What you are asked to do: Using the records that follow, count the lines containing the word "versus" and give that number only.
==== Data records
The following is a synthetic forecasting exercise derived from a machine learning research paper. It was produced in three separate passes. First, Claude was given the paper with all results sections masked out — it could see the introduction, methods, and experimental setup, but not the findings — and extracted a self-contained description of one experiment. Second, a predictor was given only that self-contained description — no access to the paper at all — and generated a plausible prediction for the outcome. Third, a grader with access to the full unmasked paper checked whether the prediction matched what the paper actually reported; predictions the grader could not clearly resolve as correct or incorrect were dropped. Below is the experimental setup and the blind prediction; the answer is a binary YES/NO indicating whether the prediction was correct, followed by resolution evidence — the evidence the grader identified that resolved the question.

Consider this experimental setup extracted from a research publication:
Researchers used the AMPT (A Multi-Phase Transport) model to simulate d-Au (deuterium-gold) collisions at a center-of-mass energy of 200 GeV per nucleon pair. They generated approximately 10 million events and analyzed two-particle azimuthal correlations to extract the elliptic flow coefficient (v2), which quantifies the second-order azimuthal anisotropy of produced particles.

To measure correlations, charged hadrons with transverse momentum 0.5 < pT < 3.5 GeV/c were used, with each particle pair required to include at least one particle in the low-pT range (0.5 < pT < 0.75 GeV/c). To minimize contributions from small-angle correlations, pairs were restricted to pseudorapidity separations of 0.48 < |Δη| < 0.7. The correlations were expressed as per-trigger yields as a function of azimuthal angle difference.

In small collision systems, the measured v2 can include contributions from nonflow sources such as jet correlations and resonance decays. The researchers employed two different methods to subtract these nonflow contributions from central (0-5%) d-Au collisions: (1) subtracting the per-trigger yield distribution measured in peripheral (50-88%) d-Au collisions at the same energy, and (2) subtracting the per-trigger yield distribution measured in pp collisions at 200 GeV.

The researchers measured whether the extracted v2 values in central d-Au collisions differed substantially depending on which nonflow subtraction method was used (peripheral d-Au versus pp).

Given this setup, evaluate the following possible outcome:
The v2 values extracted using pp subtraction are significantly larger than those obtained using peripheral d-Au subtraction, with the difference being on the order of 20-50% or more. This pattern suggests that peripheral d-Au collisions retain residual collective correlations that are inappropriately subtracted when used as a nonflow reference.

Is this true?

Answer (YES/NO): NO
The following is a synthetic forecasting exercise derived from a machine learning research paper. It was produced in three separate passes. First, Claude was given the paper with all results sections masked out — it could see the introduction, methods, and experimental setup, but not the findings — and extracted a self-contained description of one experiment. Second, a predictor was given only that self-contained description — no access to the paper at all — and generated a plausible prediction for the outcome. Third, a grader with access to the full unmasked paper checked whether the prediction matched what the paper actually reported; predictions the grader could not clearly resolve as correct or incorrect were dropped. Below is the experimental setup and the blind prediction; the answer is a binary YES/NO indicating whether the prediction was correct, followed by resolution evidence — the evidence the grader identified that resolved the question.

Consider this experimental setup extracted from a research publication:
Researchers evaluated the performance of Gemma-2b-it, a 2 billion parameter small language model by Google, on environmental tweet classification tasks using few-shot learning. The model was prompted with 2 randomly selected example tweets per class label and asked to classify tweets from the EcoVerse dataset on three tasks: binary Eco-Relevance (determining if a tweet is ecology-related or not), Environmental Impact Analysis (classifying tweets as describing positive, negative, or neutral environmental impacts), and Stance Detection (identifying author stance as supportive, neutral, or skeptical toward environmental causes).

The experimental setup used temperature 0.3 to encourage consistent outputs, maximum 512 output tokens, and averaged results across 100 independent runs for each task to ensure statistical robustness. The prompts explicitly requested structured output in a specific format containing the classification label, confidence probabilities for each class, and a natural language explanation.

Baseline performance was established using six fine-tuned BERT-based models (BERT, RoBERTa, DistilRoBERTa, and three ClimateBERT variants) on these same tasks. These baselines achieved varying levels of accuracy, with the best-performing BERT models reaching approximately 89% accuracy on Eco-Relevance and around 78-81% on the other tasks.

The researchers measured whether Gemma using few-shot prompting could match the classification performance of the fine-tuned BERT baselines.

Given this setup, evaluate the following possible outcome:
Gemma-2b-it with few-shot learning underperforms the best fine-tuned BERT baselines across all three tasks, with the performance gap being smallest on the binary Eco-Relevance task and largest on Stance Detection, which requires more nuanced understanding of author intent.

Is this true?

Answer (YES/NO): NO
========
==== Data records
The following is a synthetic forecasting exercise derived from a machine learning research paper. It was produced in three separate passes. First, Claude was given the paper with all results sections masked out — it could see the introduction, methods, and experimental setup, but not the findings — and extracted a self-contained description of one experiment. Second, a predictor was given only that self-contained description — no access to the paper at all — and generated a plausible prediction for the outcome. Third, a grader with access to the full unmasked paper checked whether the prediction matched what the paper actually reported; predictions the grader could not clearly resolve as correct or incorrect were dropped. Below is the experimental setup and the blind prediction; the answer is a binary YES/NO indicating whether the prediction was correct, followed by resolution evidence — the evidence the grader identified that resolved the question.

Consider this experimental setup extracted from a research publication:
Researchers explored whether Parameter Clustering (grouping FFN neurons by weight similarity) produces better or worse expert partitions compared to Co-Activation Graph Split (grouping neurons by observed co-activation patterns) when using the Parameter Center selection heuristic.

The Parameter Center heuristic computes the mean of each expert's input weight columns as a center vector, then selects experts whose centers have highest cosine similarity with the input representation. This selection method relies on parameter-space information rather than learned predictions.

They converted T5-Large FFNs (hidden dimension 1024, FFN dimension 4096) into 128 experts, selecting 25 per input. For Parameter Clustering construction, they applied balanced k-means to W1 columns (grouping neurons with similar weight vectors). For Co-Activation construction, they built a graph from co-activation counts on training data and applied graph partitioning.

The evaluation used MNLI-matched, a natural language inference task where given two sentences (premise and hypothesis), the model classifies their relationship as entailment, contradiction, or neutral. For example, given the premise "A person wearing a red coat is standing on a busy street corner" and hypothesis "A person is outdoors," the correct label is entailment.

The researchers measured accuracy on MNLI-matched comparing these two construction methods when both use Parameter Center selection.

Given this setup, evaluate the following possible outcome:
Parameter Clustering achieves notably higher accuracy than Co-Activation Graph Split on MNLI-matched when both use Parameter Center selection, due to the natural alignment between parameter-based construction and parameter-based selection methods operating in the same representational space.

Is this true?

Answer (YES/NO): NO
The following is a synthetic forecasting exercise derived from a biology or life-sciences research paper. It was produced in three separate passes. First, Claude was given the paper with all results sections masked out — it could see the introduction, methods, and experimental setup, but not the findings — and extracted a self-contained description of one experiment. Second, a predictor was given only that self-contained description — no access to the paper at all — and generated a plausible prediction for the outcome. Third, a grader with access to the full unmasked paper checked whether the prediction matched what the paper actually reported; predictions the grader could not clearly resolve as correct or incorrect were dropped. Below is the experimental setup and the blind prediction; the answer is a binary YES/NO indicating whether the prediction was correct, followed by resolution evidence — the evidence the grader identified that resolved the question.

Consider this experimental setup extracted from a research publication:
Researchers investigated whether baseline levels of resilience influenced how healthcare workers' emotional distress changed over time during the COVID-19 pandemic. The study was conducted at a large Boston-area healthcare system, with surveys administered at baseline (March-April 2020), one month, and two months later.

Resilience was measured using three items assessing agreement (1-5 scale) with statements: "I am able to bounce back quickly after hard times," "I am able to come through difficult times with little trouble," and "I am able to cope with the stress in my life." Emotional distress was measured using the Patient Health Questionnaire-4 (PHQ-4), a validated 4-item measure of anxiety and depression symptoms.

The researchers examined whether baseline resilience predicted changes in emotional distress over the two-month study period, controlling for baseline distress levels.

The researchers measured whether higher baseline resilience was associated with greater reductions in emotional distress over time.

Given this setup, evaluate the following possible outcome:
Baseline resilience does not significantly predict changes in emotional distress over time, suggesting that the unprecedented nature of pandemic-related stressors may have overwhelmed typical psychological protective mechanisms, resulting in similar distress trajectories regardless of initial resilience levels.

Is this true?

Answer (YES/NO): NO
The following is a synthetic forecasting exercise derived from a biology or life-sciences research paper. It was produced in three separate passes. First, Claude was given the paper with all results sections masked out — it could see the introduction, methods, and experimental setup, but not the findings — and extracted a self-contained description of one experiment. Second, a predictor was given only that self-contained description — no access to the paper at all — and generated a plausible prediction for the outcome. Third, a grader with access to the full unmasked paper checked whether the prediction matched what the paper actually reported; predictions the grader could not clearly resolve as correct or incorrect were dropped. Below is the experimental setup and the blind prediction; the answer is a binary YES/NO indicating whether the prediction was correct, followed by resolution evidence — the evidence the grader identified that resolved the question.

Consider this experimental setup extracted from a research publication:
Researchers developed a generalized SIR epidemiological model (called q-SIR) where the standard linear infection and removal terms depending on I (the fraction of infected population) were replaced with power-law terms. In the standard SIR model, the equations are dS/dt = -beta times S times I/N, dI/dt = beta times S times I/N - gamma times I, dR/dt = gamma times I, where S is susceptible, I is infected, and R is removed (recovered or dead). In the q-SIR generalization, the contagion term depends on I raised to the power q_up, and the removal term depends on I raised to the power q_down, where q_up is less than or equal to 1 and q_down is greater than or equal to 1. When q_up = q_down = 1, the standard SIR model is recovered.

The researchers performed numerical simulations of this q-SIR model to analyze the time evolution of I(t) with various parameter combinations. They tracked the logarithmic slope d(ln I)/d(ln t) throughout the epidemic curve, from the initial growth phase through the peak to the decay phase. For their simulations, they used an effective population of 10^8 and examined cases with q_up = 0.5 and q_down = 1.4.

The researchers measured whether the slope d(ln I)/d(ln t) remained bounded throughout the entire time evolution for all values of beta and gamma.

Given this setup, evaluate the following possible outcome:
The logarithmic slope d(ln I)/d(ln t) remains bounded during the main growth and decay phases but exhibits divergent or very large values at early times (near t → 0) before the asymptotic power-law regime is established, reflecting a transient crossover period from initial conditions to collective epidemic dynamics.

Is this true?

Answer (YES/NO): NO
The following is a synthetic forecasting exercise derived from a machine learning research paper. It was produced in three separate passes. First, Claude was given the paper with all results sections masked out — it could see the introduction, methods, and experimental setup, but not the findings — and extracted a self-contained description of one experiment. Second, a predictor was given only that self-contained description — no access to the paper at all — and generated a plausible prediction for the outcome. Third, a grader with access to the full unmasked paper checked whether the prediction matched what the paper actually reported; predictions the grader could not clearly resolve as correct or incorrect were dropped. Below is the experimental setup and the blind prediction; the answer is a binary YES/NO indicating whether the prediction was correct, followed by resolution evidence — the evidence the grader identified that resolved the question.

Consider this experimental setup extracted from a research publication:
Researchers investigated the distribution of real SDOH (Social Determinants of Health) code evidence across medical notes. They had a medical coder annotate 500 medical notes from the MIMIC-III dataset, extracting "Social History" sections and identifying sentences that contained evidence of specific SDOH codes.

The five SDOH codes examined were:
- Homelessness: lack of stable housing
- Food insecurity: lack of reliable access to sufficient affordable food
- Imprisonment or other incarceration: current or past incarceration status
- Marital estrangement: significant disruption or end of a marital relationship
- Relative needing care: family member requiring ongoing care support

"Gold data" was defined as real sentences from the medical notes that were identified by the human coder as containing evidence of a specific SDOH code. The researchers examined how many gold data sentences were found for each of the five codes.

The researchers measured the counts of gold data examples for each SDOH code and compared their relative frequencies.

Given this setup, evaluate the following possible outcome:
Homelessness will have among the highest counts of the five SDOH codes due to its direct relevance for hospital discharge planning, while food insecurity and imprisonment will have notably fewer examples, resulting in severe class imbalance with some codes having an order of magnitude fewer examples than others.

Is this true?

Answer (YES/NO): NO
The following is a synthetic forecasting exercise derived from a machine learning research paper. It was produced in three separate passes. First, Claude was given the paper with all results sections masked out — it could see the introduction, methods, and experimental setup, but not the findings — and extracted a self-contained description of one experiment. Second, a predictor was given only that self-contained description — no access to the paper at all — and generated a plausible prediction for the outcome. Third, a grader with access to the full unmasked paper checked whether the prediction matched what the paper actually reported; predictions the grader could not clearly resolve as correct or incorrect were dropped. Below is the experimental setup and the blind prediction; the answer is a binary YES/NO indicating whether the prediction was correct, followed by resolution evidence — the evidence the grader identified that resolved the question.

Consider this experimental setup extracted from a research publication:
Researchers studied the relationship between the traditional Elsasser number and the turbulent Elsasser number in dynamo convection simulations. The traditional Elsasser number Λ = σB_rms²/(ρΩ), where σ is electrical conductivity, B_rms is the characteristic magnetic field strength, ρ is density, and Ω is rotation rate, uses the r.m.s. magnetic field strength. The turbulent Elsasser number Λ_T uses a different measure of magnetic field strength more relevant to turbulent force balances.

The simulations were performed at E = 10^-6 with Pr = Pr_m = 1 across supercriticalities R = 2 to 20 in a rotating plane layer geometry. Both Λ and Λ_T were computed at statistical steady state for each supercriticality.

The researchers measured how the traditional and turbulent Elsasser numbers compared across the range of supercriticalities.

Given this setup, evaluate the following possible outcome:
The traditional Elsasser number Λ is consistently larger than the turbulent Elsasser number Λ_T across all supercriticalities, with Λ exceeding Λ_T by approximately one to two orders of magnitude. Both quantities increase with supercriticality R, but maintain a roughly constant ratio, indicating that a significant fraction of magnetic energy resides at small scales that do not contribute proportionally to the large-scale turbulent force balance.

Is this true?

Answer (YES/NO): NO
========
==== Data records
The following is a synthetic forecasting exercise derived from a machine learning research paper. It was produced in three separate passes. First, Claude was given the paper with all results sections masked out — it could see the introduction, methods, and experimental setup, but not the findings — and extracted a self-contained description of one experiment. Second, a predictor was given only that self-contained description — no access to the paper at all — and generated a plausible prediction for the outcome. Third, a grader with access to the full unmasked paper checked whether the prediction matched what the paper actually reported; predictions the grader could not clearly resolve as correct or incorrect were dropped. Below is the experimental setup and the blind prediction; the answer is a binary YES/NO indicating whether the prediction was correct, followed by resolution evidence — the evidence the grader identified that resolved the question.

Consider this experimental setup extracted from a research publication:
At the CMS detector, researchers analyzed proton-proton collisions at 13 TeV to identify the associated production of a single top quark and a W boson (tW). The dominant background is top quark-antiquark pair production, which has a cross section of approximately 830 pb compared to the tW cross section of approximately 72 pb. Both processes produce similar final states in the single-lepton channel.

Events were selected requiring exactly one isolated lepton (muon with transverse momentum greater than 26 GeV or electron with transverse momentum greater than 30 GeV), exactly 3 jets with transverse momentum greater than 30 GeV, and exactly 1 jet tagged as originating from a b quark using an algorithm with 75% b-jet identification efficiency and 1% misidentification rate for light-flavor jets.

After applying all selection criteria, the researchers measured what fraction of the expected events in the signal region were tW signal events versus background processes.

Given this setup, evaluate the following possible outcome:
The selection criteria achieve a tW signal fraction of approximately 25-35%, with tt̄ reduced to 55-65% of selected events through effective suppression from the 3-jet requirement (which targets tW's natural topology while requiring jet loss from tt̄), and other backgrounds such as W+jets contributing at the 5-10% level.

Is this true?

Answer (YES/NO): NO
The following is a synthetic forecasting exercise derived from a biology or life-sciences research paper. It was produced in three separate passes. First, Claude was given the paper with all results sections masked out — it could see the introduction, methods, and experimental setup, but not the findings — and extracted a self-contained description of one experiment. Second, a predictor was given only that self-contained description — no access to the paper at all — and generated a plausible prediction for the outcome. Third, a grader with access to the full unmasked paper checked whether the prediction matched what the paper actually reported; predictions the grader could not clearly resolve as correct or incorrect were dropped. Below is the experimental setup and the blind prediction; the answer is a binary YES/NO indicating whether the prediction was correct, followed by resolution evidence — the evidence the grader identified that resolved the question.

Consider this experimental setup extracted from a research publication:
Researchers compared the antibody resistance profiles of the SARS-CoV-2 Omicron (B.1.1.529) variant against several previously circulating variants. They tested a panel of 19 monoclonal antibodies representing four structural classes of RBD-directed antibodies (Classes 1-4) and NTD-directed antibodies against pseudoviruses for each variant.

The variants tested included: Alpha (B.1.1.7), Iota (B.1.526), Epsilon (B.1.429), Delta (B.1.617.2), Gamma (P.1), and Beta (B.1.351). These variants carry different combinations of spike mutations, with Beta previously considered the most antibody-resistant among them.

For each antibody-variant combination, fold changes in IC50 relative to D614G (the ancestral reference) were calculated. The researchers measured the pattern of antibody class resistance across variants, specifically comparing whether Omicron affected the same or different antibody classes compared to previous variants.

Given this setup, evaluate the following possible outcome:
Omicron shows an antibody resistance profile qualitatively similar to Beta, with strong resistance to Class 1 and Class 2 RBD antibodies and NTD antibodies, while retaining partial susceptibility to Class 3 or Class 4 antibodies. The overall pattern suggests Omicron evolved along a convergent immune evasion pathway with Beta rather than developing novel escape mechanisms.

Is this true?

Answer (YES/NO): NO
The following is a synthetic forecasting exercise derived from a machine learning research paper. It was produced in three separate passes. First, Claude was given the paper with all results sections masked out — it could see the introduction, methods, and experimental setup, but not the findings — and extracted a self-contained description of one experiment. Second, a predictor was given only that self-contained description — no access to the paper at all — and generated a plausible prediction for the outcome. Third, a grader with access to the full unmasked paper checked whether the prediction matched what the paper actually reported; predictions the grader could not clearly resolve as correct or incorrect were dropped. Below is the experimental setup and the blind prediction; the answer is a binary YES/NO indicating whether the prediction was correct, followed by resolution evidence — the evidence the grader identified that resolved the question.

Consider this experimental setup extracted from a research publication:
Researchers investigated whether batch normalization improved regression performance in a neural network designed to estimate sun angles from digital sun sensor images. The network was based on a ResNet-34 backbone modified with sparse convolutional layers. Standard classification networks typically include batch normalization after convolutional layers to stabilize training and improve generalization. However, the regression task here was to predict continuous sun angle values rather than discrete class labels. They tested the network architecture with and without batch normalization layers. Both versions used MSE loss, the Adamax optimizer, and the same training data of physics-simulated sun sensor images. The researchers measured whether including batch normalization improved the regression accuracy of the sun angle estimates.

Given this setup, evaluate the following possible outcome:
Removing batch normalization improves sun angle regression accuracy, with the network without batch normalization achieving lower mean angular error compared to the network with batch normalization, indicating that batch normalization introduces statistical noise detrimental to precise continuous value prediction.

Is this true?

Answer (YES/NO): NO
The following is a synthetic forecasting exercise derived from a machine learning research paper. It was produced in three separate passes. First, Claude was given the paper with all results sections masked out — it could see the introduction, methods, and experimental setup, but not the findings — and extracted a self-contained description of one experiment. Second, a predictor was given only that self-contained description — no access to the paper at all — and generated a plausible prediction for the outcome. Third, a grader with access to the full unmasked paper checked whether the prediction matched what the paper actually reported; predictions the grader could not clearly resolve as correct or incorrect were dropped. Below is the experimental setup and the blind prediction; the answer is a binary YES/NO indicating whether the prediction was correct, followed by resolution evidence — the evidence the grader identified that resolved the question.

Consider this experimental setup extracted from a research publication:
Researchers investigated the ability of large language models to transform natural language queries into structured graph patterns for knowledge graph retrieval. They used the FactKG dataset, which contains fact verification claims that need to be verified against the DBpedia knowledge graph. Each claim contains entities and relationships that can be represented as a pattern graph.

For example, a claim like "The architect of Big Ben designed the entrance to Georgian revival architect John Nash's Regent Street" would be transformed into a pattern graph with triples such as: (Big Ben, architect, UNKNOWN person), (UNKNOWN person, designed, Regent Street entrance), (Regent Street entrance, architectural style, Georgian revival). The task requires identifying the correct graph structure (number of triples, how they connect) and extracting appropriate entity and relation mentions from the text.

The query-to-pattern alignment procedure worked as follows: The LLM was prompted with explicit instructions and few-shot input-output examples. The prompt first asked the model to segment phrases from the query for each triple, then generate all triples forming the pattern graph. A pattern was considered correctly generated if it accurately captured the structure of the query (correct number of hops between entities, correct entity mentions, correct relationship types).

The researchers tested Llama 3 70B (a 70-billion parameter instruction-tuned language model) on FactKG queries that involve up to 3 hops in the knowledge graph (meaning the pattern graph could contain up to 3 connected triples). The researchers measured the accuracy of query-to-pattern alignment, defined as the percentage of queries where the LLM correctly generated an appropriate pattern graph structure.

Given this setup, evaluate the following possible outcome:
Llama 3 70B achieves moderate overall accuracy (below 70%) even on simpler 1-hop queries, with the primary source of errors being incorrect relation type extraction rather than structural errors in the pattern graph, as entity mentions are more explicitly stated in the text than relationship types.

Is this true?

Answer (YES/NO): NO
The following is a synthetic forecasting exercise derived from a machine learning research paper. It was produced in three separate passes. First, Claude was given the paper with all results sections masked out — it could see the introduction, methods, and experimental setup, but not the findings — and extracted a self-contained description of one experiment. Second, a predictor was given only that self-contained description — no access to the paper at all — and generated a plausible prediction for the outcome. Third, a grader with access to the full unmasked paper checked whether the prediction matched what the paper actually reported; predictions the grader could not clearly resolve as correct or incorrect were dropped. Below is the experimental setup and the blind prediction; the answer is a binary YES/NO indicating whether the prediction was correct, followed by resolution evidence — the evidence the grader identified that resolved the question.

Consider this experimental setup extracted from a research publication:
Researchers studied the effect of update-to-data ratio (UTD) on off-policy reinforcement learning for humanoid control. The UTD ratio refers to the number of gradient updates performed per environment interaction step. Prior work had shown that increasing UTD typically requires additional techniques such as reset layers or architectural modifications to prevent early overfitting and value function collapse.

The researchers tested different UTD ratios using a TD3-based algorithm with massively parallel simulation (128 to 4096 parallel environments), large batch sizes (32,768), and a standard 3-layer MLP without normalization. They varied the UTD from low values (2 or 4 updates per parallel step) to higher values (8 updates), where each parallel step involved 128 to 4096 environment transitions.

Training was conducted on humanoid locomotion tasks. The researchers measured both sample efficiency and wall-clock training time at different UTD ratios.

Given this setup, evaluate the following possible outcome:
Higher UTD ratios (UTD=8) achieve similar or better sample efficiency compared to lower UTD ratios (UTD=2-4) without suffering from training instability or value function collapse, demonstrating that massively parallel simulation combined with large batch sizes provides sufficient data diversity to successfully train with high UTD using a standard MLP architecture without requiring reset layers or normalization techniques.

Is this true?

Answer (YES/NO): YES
========
Output of the task: 2